Sie schreibt auch. Mal Abgründiges, mal mitten aus dem Leben. Geschichten findet Petra Dehler genug. Und entwickelt sie dann als Mitglied der SchreibFedern Gummersbach. Sollte sie jemals ihre eigene Geschichte aufschreiben, dürften es spannende Seiten werden. Sie erzählen von einer leidenschaftlichen Unternehmerin. Die als gelernte Friseurmeisterin, Zweithaarspezialistin und Heilpraktikerin seit 22 Jahren ihr Haarkompetenz-Zentrum in Gummersbach führt. Die Menschen aus dem Oberbergischen und weit darüber hinaus, von Frankfurt bis zum Niederrhein, mit Haarersatz versorgt. Es sind vor allem Frauen.
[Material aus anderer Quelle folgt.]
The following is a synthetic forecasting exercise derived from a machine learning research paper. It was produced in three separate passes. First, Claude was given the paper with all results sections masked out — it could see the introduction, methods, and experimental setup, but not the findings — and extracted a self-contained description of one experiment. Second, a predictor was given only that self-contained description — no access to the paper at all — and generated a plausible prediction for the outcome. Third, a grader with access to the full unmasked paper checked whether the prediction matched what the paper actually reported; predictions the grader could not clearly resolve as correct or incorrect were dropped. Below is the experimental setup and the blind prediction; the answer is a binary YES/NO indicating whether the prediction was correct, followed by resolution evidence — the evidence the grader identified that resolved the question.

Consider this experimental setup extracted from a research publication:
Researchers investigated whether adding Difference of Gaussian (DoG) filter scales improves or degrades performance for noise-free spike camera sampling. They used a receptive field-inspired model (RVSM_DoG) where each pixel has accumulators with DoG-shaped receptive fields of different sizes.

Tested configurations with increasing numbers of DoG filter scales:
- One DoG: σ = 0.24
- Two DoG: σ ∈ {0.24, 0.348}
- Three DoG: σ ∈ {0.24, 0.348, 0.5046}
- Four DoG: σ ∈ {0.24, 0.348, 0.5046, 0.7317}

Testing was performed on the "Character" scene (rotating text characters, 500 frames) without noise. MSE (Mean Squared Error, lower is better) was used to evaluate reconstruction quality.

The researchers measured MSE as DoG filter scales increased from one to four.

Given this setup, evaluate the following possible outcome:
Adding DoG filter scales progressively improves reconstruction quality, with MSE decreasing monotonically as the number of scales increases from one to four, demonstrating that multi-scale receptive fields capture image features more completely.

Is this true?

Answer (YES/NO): NO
Sie haben Krebserkrankungen zu verkraften und in der Regel nach gut zwei Wochen Chemotherapie ihr Haar verloren. Oder ihnen fiel schon in jungen Jahren aufgrund einer Autoimmunerkrankung ihr gesamtes Körperhaar aus. Oder sie haben im Alter das Problem, dass ihr Haar vor allem auf dem Oberkopf immer dünner wird. Für sie alle nimmt sich Petra Dehler Zeit. Insbesondere für die Erstberatung: „Die dauert immer mindestens eine Stunde.“ Denn die Haarexpertin möchte die Menschen kennenlernen, mit denen sie unter Umständen über Jahre zusammenarbeiten wird. Als Heilpraktikerin hilft sie auch jenen, die nicht wissen, warum ihnen die Haare ausfallen. So kommen in ihre Haarsprechstunde nicht nur Menschen, die zu einem Haarersatz beraten werden möchten. Manche bringen auch die Laborberichte mit und Petra Dehler sucht mit ihnen nach Gründen für den Haarverlust.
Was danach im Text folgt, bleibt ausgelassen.